Excellent article on the Mexico megashear fault system.
Yeah, "minerals" are defined as abiotic, solid, and crystaline.
I think Anaconda simply meant "abiotic".

seasmith
Re: Hydrocarbons in the Deep Earth?

Anaconda,

Some good reading there mate, thank you;
tho the whole cracking discussion really begs the question of why the hydrocarbons remain where "trans-current faulting"
borders crustal cratons, rather than mid-ocean geologies. After all, the deep oceanic trenches are often closer to the source...

~ Unless the stuff has pissed out over the eons and bequeathed the deep seas~

s

RealtyBasedWorldview
Re: Hydrocarbons in the Deep Earth?

I've always found the biotic theory of oil origin to be unconvincing myself. Thanks for providing all this evidence to support this feeling!

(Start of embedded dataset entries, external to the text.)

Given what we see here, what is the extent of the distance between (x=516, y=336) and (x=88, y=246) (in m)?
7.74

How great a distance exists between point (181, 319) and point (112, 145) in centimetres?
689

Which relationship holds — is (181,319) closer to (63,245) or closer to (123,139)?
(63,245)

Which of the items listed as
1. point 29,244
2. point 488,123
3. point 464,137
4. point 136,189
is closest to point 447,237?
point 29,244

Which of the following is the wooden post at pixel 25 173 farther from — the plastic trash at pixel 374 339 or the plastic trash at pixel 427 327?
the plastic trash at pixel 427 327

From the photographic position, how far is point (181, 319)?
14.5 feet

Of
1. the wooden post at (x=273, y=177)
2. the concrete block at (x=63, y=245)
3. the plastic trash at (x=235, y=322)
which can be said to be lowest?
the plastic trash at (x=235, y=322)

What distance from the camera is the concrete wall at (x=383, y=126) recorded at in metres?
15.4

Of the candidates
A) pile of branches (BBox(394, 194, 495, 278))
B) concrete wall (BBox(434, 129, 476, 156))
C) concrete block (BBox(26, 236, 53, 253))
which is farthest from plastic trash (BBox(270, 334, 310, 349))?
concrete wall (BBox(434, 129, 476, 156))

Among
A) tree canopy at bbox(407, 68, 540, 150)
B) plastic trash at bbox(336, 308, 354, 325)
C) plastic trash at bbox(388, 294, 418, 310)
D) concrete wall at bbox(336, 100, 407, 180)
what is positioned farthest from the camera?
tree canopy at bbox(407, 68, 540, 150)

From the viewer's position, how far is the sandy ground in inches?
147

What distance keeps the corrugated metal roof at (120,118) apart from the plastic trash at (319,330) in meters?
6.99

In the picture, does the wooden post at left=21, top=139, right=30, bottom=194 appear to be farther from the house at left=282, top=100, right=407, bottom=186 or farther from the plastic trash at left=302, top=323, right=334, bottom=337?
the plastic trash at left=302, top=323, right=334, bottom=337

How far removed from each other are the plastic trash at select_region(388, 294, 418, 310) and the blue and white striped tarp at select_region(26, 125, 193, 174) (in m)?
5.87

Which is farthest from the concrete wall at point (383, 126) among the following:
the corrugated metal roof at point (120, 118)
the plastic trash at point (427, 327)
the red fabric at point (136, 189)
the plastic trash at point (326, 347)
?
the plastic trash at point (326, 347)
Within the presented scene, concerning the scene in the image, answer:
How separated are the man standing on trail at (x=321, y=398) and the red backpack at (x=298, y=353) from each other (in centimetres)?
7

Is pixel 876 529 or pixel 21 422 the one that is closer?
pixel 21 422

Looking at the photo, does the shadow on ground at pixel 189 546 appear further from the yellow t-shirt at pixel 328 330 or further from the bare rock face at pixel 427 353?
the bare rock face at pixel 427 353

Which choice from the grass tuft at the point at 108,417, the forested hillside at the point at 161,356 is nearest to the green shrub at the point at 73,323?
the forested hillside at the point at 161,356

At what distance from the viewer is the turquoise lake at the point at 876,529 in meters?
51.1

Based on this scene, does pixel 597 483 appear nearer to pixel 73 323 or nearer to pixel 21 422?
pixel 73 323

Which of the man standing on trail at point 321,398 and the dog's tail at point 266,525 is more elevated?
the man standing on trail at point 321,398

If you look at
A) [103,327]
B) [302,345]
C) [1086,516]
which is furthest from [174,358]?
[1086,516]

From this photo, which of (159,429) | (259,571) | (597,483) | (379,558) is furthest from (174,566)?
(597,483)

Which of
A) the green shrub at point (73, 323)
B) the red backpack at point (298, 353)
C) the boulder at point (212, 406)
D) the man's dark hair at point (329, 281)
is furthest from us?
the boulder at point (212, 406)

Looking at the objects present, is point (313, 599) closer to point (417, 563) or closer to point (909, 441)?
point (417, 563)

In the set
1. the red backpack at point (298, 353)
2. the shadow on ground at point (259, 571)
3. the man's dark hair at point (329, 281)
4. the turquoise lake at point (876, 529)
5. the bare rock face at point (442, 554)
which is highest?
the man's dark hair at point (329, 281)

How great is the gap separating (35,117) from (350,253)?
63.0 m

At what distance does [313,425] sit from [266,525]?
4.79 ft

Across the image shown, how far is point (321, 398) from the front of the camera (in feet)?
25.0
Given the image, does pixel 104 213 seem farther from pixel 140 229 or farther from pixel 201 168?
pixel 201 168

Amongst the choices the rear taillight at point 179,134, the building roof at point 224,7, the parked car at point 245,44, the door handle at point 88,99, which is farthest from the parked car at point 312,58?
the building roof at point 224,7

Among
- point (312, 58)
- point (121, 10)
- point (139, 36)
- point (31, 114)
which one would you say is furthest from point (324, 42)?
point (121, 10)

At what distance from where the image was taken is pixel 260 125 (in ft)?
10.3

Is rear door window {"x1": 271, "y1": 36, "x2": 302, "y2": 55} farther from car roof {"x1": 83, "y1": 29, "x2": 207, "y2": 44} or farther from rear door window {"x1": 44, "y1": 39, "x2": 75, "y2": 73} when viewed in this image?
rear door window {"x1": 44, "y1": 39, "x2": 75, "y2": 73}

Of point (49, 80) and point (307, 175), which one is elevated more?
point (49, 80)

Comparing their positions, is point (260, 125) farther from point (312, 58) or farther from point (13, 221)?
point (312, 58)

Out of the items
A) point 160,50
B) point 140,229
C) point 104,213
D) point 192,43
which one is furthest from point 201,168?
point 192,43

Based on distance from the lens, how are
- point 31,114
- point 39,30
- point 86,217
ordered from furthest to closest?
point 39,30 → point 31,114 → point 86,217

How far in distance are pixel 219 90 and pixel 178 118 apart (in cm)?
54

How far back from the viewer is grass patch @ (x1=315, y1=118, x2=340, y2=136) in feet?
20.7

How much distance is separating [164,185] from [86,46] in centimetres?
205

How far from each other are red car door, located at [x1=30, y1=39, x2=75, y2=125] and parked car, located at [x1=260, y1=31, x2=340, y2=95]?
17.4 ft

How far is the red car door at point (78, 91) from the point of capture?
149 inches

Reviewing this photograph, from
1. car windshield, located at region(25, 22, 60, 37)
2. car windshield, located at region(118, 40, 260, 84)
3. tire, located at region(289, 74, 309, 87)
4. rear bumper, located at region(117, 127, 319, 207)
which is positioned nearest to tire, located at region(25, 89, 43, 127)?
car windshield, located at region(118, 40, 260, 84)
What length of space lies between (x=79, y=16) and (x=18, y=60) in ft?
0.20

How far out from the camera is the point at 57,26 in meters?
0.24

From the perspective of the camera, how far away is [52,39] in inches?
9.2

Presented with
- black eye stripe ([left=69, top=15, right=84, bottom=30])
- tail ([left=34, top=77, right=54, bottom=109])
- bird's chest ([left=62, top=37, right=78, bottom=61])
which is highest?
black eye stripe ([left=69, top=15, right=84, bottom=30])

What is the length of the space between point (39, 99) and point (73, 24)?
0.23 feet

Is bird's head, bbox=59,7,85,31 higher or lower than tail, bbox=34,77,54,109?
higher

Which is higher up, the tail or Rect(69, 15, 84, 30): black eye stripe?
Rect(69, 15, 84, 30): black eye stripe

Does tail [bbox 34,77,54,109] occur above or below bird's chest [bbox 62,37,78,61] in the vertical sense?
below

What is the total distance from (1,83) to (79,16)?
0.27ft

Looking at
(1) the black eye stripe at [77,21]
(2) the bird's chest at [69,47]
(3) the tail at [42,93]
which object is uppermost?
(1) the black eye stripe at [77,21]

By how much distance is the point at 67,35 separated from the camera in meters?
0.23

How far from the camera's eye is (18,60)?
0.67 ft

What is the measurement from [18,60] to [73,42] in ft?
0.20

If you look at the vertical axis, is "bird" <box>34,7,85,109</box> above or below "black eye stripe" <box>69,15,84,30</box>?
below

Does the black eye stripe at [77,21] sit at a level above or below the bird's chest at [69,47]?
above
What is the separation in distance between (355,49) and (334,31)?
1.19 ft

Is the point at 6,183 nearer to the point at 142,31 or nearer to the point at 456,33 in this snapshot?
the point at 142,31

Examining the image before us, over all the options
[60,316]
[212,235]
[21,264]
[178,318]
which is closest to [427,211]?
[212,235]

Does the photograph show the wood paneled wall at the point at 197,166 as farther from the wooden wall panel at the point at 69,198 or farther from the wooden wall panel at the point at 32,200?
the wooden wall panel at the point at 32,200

On topic, didn't the Soviets dig a really, really deep hole in the Earth one time? Might they have been able to confirm abiotic origin at this depth, and then for some reason covered it up? There is still a lot we don't know about what was going on in Russia during that era...

Lloyd
Re: Hydrocarbons in the Deep Earth?

I think they closed down the Kola hole digging operation in 94, after the fall of communism, because the rock they were digging into was too plastic to dig any farther. It was like taffy or something. I think gneiss is what they were encountering for the last few miles.

Lloyd
Re: Hydrocarbons in the Deep Earth?

Oops. I see here, http://dictionary.reference.com/browse/mineral, that asphalt and coal are sometimes called minerals.

webolife
Re: Hydrocarbons in the Deep Earth?

Interesting... I saw that secondary definition in the "Science Dictionary" section of the wiki... it contradicts all the other definitions and explanations I've seen for the last 40+ years that say coal is not a mineral. Looking into it further, it seems that coal is only considered a mineral "functionally" by the mining industry, and laws regarding the taxing of it. So I would stand by the better technical definition that coal and other hydrocarbons are not minerals. Also, I said earlier "abiotic" when I probably should have said "inorganic"... slight difference in meaning, with regard to minerals.

Aardwolf
Re: Hydrocarbons in the Deep Earth?

webolife wrote:
Interesting... I saw that secondary definition in the "Science Dictionary" section of the wiki... it contradicts all the other definitions and explanations I've seen for the last 40+ years that say coal is not a mineral. Looking into it further, it seems that coal is only considered a mineral "functionally" by the mining industry, and laws regarding the taxing of it. So I would stand by the better technical definition that coal and other hydrocarbons are not minerals. Also, I said earlier "abiotic" when I probably should have said "inorganic"... slight difference in meaning, with regard to minerals.
A natural material just needs to be inorganic and solid/crystaline to be a mineral. Coal is therefore a mineral if it is determined to be inorganic.

Lloyd
Re: Hydrocarbons in the Deep Earth?

Aardwolf said: Coal is therefore a mineral if it is determined to be inorganic.
* I now have it on a high authority in mythology, Cardona, that he thinks coal is indeed abiotic.
* See the post here: http://thunderbolts.info/forum/phpBB3/viewtopic.php?f=10&am~.
* I said to him recently: "One TB forum member thinks coal, esp. bituminous coal, was also formed abiotically. Do you agree or not?"
* He replied: "Yes I do."
* Where's Anaconda? I think he'd like to hear that. Dwardu also said previously that petroleum came from the sky from proto-Saturn's flare-ups, as well as that it forms in Earth's depths. I assume he means that coal formed from petroleum falling on vegetation. I'll have to ask him that.
* Would anyone like to ask Dwardu any other related questions?

Vicomt
Re: Hydrocarbons in the Deep Earth?

http://www.plosone.org/article/info%3Adoi%2F10.1371%2Fjourn~

I think that blows the doubters away. microbial life in the gabbroic layer, just so happens to eat hydrocarbons.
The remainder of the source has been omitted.